Now the book donations have expanded from Zimbabwe to Tanzania. The lynchpin in the new Tanzanian project is Beston Mwakalinga, a Tanzanian immigrant who works for the New York City government, lives in the Bronx and grew up in one of the villages where the books were donated.

Mwakalinga said that his community’s precarious socioeconomic position made him feel he had a “calling” to do something. When he met Saltzberg and Grashow in 2007, he immediately petitioned them to start a book drive for Tanzania.

“It’s been torturing me for many years,” he said of ill-equipped schools in Tanzania. “I had to do something about it.” He soon became a USACF board member.

Mwakalinga’s native Rungwe district is hardly the neediest in Tanzania. There are verdant mountains, drenched in plantain trees, tea plantations and potato fields. After the morning mists clear, the area looks like one vast, flowering garden.

But rich as the land is, poverty still nags the hardworking local farmers, many of whom plow their fields by hand.

The poverty is not all. HIV/AIDS has slammed the area particularly hard. Rungwe district lies on the highway that connects Tanzania to points south — Malawi, Zimbabwe and South Africa — and AIDS swept through the region along with trucks and trade. Well over 10 percent of the population is infected — the highest prevalence of any area in Tanzania. In a region of 2 million people, there are 97,000 orphans, according to local officials.

Mwakalinga wants the children of the area to grow up to be literate, capable of more than subsistence farming.

The book deficit is not the only problem. The schools are short of teachers, desks and chairs.
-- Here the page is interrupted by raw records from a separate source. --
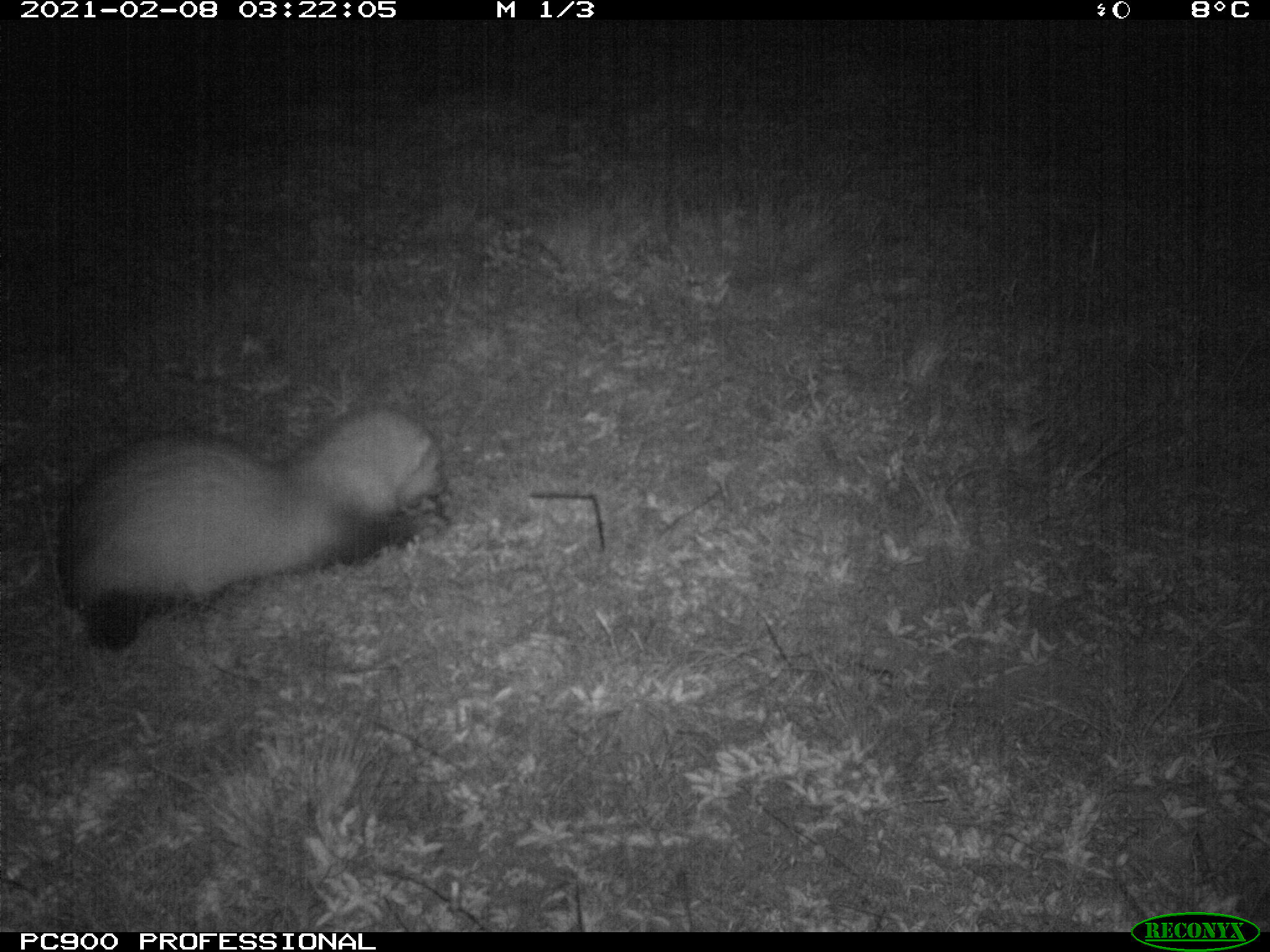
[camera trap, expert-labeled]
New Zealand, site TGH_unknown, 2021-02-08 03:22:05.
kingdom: Animalia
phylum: Chordata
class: Mammalia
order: Carnivora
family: Mustelidae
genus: Mustela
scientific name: Mustela furo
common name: ferret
But Mwakalinga, Saltzberg and Grashow emphasized that they simply want to provide books, not revamp the education system.

And the program’s results in Zimbabwe show that books alone can make a big difference.

“Where we had districts where no one passed the entrance exam into university in five years, last year 34 students qualified,” Grashow said. Mwakalinga cautioned that results might not be as immediate in Tanzania, where English proficiency is lower. (The books are in English.) Nevertheless, he spoke about the books as if they were a priceless treasure.

The project has inspired others. Steve Roris, a dentist friend of Grashow’s who accompanied the trip to Mbeya region, wants to organize donations of used dental equipment along the same lines.

Such gestures may not directly address the underlying causes of global inequality. But teachers — both American and Tanzanian — are already thinking about ways to broaden the impact.

Janan Eways, an assistant principal at a public high school in Brooklyn, still had energy for more ideas after two days of bumpy dirt roads packed with school visits.

“We need to set up systems, we need to have real advocates for each of the schools, to oversee distribution,” she said. “We’re working from these books, and getting bigger.”